7) Pflichten in Bezug auf Werbung?
Die genannte Kennzeichnungspflicht gilt nicht für Werbeangaben. Für Werbung gelten aber die Vorschriften in der Verordnung zur »Lauterkeit der Informationspraxis« (Art. 7). Diese sind vergleichbar mit ähnlichen Vorschriften im HWG und UWG, wonach Informationen nicht irreführend sein dürfen.

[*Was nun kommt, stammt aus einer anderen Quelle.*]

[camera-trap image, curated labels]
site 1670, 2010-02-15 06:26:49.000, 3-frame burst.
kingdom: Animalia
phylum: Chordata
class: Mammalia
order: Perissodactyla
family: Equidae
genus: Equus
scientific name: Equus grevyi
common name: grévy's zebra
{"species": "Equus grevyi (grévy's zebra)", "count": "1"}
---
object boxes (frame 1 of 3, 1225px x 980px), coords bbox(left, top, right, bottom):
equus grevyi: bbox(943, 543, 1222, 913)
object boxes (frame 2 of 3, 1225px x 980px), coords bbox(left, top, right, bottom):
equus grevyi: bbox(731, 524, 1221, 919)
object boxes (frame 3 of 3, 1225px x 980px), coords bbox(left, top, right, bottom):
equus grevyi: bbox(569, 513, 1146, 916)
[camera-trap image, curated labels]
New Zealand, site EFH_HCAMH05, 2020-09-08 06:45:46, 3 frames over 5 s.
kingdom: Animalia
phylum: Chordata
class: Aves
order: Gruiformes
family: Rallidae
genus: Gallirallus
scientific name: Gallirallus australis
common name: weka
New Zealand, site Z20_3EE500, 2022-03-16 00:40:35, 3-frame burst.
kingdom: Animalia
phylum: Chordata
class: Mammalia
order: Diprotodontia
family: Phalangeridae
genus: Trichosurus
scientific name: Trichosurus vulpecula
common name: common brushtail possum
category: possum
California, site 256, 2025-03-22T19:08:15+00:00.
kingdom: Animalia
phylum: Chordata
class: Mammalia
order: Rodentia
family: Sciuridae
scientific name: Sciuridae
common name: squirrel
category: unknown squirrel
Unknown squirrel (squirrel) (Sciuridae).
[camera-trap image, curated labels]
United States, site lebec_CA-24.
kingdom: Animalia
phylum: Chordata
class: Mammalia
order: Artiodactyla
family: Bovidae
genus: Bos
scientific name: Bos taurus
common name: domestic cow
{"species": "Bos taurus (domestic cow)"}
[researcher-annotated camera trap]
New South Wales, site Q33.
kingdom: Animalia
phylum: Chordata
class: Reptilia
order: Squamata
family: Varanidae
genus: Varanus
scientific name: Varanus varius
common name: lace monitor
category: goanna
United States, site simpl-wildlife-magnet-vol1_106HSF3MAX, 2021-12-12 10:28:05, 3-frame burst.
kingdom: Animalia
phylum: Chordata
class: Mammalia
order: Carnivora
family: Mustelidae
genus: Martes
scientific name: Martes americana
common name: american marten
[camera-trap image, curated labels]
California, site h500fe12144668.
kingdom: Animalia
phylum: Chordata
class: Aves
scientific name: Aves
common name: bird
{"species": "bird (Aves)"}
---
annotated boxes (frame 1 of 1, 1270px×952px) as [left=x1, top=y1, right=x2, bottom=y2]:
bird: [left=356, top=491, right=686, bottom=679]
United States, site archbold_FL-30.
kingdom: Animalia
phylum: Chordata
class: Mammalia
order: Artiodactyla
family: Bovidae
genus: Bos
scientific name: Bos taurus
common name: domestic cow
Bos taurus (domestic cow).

8) Zeitliche Geltung/ Übergang
Grundsätzlich sind die erforderlichen Angaben ab dem 13.12.2014 verpflichtend. Angaben zur Nährwertdeklaration sind ab 13.12.2016 verbindlich. Artikel 54 Absatz 1 Satz 1 bestimmt jedoch, dass Produkte, die bereits vor Geltungsbeginn am 13.12.2014 in den Verkehr gebracht wurden, weiterhin vermarktet werden dürfen, bis die Bestände verkauft wurden.
Lebensmittel ohne Nährwertdeklaration dürfen sogar bis 13.12.2016 in den Verkehr gebracht werden und danach bis zum Aufbrauchen der Bestände vermarktet werden.22)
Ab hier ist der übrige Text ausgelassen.